Each type of memory develops in different ways during instrumental practice. Visual memory is related to spatial abilities in relation to movement at the instrument. Auditory memory relates to the emotions, sonority and expressiveness of the piece (Better et al, 2010).
Gender differences may also play a part in the approaches to memorisation and the processing of musical information (Gaab et al, 2003). Women show more affective reactions to auditory stimuli (Boer et al, 2012), which may uncover differences in men and women in the process of musical memorisation.
Herrera and Cremades (2020) investigated the differences in musical memorisation of university-level pianists. 545 students, with an age range of 17-32 years, participated in the study. The participants were enrolled in Bachelor of Music courses as piano majors. Data was collected via a survey.
“I can mentally visualise the score of the musical piece when I have memorised” had the highest (M=3.78) closely followed by “ I can stop at one part of the piece and imagine which part of the score I am playing” (M=3.58) were the two highest item responses.
A T-test found that female piano students were statistically more significant for the item “I write visual aids n the score that help me remember the notes in the musical phrase that follows”. In fact, female students reported higher use of visual memory aids and techniques than did male piano students. This indicated females used more visual memory than males in this study.

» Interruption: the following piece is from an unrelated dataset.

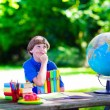 Child studying in school yard. — Stock Photo #74647717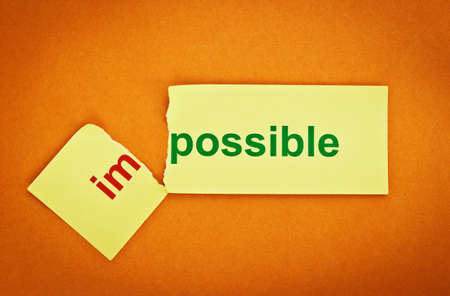 Filter image. Changing the word impossible transformed into possible. Conceptual of successfully overcoming problems. photo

“I test my memory by singing and humming internally or aloud the piece I have to memorise” (M=3.64). The results between male and female piano students found that female students used more auditory techniques such as humming and singing aloud or internally. Interestingly, females rated higher than males for “When I memorise a musical piece, it worries me that I may forget it because the acoustic conditions of the hall where I will perform are different from my usual place of practice”. Auditory memory relates to internal as well as sonorous aspects of the repertoire.

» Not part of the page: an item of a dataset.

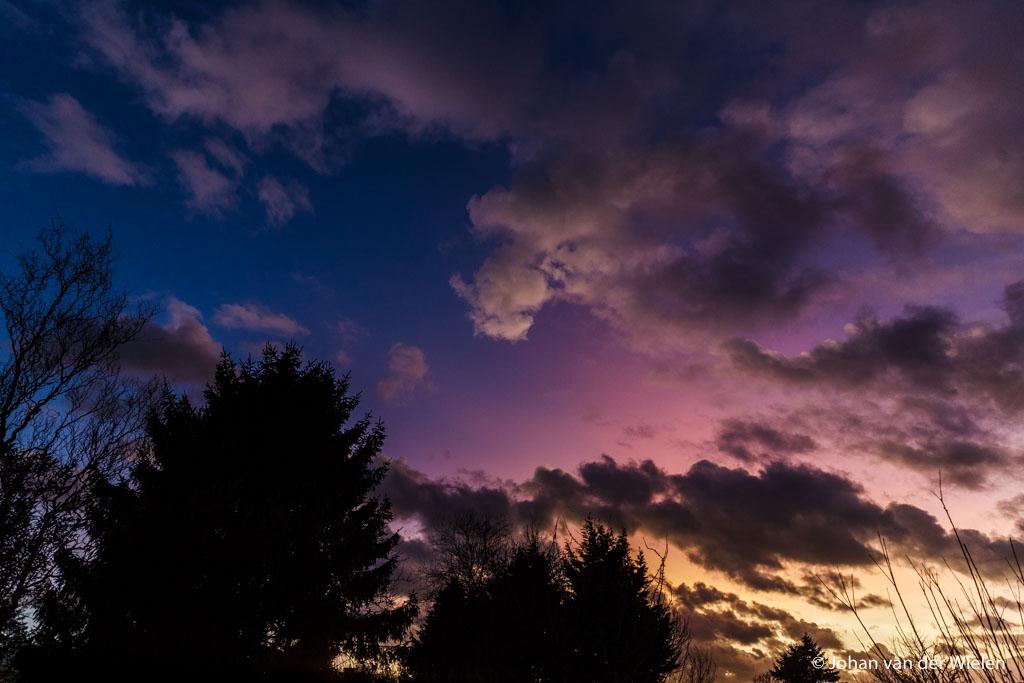 Zeldzame parelmoerwolken, diepe paarskleuring door aanbelichting na zonsondergang.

In almost most cases, students use strategies to aid in memorisation such as fingering for passages to assist with the movement of the fingers (M=4.15). In terms of male and female piano students, differences in gender emerged. “I test my memory by fingering the piece on a flat surface without using the piano” was statistically significant for females, indicating that female piano students used more kinaesthetic techniques than male piano students.
In thesis processes, female piano students utilised more analytical strategies than male piano students. “I analysis the piece ‘integrally’ in order to understand it and facilitate memorisation” was statistically significant for female piano students.

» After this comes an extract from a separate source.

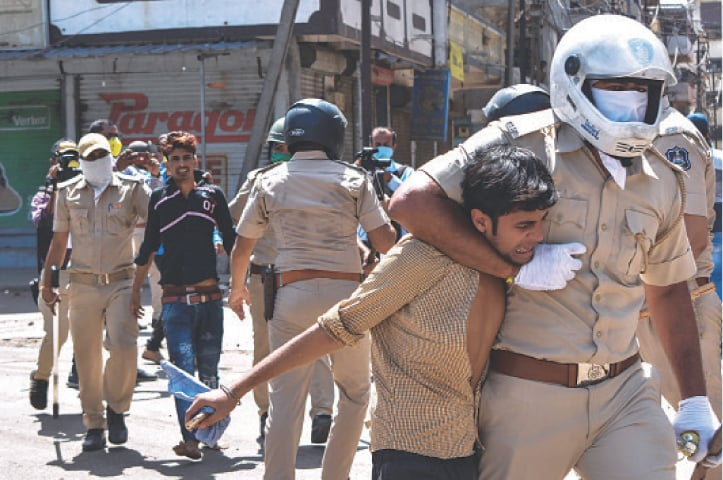 Indian police clash with workers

Personal Memorisation Techniques
Personal strategies of memorisation techniques were also investigated. These are techniques like daily practice, the practising of pick-up points in case of memory lapse, and planning a schedule of when to sections memorised. Female piano students were found to use more personal memorisation techniques than male piano students.
Overall Research Findings
Overall, the results tended to show a higher preference for analytical memory approaches, followed by personal strategies, then visual, kinaesthetic, and finally auditory. Female piano students obtained higher score than male piano students for visual, auditor, and kinaesthetic memory, suggesting that these perceptions are difference between males and females (Wehrwein et al, 2007). A possible reason for this are that female piano students demonstrate higher concern in improving memorisation of repertoire.
Finally, it is important to note that these types of memorisation skills are developed over many years of practice and deliberate attempts to incorporate playing from memory. The style of memorisation and techniques used will vary according to needs and abilities, however, this research serves as a good starting point to understand gender differences memorisation of repertoire by university-level piano students.
Herrera, M., & Cremades, R. (2020). The Study of Memorisation in Piano Students in Higher Education in Mexico. Musicae Scientiae.